Was nach der ersten Szene noch eine Reihe einfacher, unspektakulärer aber schöner Miniaturen hätte werden können, mündet bereits beim zweiten Bild in allzu vertraute Gewässer. Aus der Seelandschaft ist ein grauer Raum geworden, vor dem sich Paare begegnen. In einer einfallslosen Licht-aus-Licht-an-Dramaturgie verändern sie ihre Position, kommen sich näher oder umarmen sich mit ausgestreckten Armen. Der umlaufende Sound aus Motorgeräuschen des ersten Teils macht einem warmen Gitarrenspiel Platz (Musik: Jonathan Bepler). Es menschelt wieder, und Sasha Waltz erspart uns in der Folge kein Klischee des deutschen Tanztheaters. Gespenstische nackte Körper auf der Leinwand nähern sich ihren leibhaftigen Pendants auf der Bühne, beginnen aber nur halbherzig mit ihnen zu tanzen. Lieber legen sie stattdessen einen Rock’n’Roll im Petticoat und einen Tango mit nackten Beinen aufs edle Parkett. Warum also das Video von Eve Sussman und Heike Schupelius, wenn damit nichts gemacht wird? Ein Mann mit Stöckelschuhen wandert über die Bühne wie einst Jan Minarek bei Pina Bausch. Vor einer Aussichtsplattform auf einem Flughafen, der so trostlos aussieht wie ein Gemälde von Edward Hopper, springen die Tänzer in den Graben, nur um sich gleich wieder aus ihm herauszuquälen. Ein Vortänzer bugsiert sie schließlich alle wieder von der Bühne. Ein Mann wird von den Frauen in schwarzer Unterwäsche kreischend umzingelt. Zu orgiastischem Stöhnen prallen die Geschlechter aufeinander, bis die Männer, ihre ganze Pracht mit einer Hand verdeckend, zwischen den Damen umherlaufen wie aufgescheuchte Gockel.
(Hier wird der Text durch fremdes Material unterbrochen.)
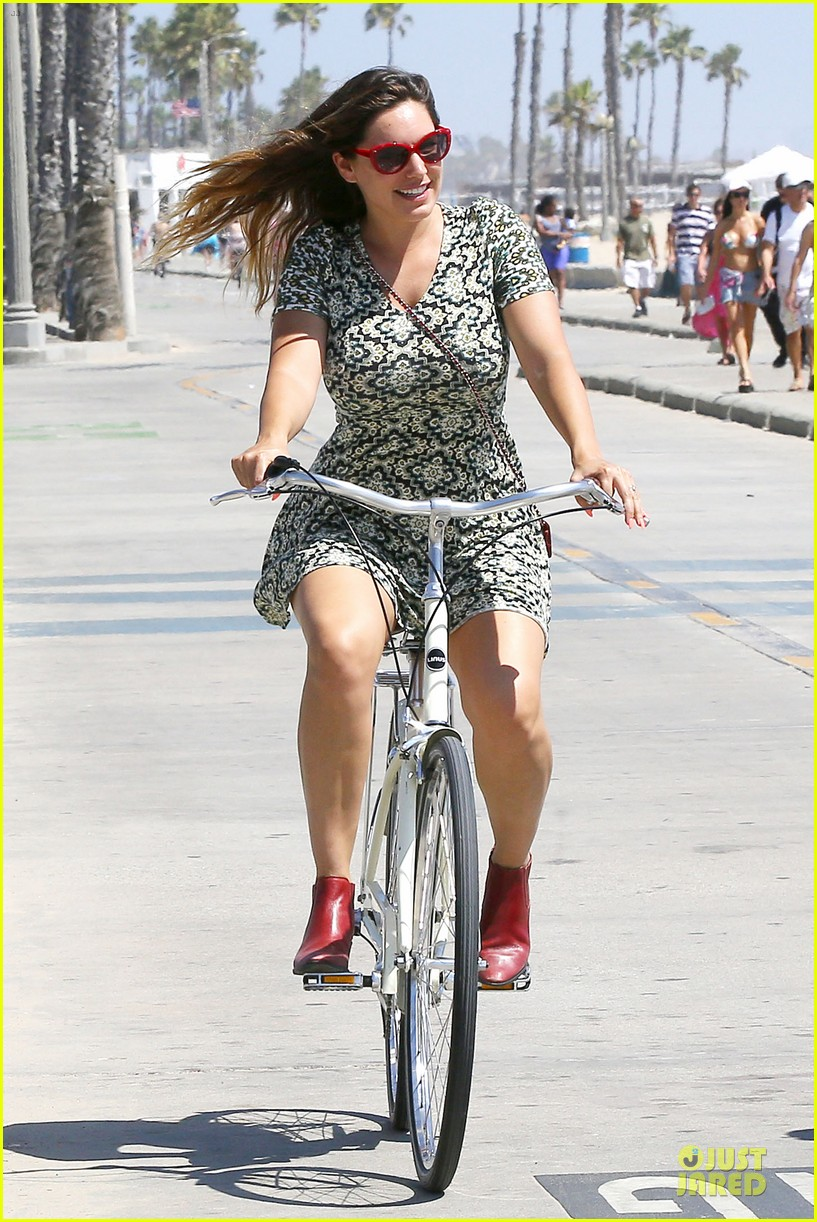 kelly brook david mcintosh goes shirtless on venice bike ride 093152029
Sasha Waltz Bilder verstören nicht. Sie sind gefällig und leicht aufzulösen. Ein Mann und eine Frau walzen einen Klumpen Teig, und Sasha walzt ihr eigenes Stück platt.

Zum Schluss holt die Choreografin noch einmal aus. Inspiriert von Hieronymus Boschs Gemälde Der Garten der Lüste, schwimmen über eine paradiesische Urlandschaft Giraffen, Elefanten, Nashörner und allerlei kleine Fantasietierchen. Ein Tisch, unter dem mysteriöse Perücken hängen und auf dem eine Reihe von Flaschen steht, senkt sich von der Decke. Jemand gießt die weiße milchähnliche Flüssigkeit über dem Kopf einer Frau aus, die ihre Hand zum Schutz wie einen Schirm über sich hält. Ein Paar nimmt einen kräftigen Schluck und bespuckt sich, und die beiden Teigwalzer setzen sich, den duftenden Teig als Kostüm am Leib tragend, an die Rampe. Doch die Sinnlichkeit, die die Materialien in Sasha Waltz’ Land, in dem Milch und Honig fließen, versprechen, ist eher einer puritanischen Ängstlichkeit geschuldet als ausgelassener Freude. Ein genauerer Blick auf Boschs perfides Gemälde-Puzzle, auf dem keine Perversion ausgespart ist, hätte beim Erkunden der Lüste sicher geholfen. Doch Sasha Waltz schaut nirgends genauer hin. So steht S hier nicht für Sex, Sünde und Sinnlichkeit, sondern für spießig. Auch der Name der Choreografin fängt mit S an: It’s Sasha with a Ssssssssssssss - zum Wegdösen.